This week marks the 40th birthday of the first ever IVF baby. On July 25th 1978 Louise Joy Brown came screaming into the world and changed history forever by being the first live birth of a ‘test tube baby’.
Her conception was the result of an experimental procedure trialled by scientists Patrick Steptoe, Robert Edwards and Jean Purdy. The scientists kept in touch with Louise while she was growing up and were like Grandfather figures to her.
Millions of babies have now been born through IVF technology and other technologically advanced reproductive methods. While the first IVF baby was born in England, Australia wasn’t too far behind with the first Australian IVF baby was born just a couple of years later. From this first breakthrough pregnancy and birth, quickly came the technology to control a woman’s fertility by using drugs that helped her ovulate.
Professor Carl Wood, a Melbourne-based scientist, and his team, soon pioneered a technique that allowed them to inject eggs with sperm as a way of overcoming male infertility. Egg donation followed and resulted in the first ever donor egg pregnancy, frozen embryos followed not long after.

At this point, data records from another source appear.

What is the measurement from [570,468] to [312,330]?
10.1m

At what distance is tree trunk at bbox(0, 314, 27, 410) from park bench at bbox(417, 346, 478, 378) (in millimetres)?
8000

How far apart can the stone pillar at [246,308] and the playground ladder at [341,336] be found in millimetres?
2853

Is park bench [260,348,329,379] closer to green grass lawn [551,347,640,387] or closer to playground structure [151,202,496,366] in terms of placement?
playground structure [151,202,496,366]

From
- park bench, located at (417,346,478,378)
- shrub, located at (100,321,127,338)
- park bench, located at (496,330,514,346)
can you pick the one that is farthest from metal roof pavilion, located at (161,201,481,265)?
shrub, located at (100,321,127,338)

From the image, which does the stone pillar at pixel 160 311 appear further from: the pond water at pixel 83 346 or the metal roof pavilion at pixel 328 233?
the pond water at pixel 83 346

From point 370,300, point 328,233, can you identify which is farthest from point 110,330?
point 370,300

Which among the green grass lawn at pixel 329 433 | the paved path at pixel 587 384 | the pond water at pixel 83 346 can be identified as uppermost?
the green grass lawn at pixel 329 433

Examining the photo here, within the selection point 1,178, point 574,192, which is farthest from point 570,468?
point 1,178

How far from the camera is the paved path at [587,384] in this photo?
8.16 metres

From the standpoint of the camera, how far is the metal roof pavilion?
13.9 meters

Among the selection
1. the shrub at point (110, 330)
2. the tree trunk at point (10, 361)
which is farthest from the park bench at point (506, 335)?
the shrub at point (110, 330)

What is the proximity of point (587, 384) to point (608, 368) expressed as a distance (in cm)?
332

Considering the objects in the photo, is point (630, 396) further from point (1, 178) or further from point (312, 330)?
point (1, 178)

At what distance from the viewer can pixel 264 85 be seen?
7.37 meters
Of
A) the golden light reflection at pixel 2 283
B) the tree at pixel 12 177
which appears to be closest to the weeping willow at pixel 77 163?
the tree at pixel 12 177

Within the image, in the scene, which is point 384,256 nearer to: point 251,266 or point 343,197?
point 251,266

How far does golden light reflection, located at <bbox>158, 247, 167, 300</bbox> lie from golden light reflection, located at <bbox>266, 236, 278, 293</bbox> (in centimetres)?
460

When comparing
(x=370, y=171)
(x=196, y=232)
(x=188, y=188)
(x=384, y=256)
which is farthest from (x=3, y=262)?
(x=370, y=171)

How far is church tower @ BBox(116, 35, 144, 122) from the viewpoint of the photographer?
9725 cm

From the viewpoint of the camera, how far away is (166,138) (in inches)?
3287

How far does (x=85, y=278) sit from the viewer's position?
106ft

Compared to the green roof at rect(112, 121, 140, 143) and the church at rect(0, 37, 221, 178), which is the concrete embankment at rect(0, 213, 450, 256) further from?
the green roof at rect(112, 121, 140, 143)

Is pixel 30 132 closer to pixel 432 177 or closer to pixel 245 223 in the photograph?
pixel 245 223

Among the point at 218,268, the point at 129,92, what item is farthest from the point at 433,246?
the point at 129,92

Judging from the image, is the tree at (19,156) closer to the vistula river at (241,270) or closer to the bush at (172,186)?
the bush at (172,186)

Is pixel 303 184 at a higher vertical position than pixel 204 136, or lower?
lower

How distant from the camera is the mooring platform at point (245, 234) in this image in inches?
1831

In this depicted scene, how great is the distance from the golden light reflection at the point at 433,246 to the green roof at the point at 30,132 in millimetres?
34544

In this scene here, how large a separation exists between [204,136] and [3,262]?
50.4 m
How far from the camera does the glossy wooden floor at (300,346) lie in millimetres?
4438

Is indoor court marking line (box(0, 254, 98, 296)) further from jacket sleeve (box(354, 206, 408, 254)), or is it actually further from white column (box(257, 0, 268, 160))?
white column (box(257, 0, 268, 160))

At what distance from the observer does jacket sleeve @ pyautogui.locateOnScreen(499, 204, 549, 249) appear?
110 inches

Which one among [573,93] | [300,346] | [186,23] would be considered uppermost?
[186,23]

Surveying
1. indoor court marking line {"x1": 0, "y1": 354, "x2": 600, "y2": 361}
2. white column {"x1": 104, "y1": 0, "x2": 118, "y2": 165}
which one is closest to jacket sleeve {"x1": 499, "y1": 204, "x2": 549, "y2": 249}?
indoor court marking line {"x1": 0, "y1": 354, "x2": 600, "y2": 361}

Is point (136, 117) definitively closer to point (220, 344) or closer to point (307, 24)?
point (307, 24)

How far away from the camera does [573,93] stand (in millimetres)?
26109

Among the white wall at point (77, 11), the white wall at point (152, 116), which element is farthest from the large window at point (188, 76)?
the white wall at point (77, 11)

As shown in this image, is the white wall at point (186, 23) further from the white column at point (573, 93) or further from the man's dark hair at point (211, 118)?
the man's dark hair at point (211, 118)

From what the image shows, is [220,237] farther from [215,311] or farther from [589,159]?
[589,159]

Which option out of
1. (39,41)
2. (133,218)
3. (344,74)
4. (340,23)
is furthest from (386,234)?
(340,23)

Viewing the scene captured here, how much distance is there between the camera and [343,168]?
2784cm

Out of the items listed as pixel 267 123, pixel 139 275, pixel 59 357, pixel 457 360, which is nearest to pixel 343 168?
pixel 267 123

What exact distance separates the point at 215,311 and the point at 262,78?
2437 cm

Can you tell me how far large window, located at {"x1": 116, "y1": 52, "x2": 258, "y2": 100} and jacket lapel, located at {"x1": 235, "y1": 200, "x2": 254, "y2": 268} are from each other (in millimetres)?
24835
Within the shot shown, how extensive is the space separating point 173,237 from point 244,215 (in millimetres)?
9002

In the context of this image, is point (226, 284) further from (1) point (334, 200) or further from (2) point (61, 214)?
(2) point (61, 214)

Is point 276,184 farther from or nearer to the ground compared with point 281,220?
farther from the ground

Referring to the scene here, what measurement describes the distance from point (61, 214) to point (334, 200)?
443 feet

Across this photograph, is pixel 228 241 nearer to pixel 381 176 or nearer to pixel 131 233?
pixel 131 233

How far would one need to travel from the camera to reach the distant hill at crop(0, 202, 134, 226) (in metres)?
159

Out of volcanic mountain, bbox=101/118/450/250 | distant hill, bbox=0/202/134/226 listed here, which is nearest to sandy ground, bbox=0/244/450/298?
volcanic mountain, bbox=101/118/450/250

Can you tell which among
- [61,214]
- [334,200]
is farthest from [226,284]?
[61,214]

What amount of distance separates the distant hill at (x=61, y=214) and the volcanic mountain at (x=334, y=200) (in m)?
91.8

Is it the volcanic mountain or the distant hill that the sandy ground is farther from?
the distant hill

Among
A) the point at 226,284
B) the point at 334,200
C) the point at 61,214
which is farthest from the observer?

Since then the technology has come on leaps and bounds with doctors being able to diagnose genetic disorders in embryos prior to transfer and implantation. The latest development is in “three-person-IVF” where a faulty nucleus of an egg cell can be replaced with a nucleus from a healthy third person’s egg, resulting in a healthy embryo. While this technology isn’t yet legal in Australia, cautious support by the senate has been given.
So while we wish Louise Joy Brown a happy 40th birthday this week, we also celebrate the births of 10 million babies who may never have been born, but thanks to IVF technology, made millions of families complete.